WORK TO BE COMPLETED
What is the number of lines in these entries that contain "genus"? State it alone.
• • • • • • •
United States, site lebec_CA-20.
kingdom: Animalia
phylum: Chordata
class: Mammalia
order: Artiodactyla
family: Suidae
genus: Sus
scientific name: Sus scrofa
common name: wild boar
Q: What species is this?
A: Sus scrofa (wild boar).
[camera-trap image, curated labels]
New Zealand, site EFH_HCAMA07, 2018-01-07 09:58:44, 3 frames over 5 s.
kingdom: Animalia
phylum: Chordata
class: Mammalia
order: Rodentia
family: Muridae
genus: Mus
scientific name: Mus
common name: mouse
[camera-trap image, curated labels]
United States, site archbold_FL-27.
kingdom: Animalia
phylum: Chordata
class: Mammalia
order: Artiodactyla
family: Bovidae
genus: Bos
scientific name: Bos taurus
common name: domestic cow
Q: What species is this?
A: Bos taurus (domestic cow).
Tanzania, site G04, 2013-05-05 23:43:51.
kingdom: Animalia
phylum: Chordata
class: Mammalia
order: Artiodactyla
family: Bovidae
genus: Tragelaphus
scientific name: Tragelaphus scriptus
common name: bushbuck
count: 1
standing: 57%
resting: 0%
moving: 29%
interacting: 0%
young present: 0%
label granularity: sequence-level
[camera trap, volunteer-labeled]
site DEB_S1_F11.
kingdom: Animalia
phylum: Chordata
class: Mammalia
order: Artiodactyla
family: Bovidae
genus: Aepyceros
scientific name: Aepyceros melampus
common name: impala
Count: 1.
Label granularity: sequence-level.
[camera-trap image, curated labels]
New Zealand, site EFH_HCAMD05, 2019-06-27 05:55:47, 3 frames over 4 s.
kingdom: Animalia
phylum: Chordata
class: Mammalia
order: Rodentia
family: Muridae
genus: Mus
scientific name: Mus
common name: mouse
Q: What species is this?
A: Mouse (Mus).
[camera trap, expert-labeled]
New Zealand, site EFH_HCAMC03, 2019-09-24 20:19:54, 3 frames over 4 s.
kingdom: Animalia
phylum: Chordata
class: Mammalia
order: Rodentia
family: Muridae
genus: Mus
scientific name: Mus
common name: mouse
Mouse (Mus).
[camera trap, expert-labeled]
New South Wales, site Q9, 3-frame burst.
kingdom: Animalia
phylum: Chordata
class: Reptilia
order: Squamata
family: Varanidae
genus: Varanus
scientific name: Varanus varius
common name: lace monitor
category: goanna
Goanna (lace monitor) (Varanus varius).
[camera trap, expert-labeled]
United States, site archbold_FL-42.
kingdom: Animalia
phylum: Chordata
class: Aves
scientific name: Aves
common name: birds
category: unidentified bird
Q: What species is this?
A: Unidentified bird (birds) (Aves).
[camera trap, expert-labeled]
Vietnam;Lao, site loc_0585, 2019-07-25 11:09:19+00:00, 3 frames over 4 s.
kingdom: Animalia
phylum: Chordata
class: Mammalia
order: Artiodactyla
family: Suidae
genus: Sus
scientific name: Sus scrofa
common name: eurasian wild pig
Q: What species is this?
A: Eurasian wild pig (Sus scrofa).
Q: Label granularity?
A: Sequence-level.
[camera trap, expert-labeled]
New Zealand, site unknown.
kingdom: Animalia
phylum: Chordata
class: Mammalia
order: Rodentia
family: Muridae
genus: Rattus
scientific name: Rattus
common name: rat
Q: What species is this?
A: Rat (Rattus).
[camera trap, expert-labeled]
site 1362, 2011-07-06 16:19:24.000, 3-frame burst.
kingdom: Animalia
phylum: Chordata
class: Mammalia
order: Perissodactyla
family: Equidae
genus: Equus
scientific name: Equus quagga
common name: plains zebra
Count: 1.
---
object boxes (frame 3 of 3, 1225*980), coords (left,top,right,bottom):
• • • • • • •
OUTPUT FOR THIS TASK
11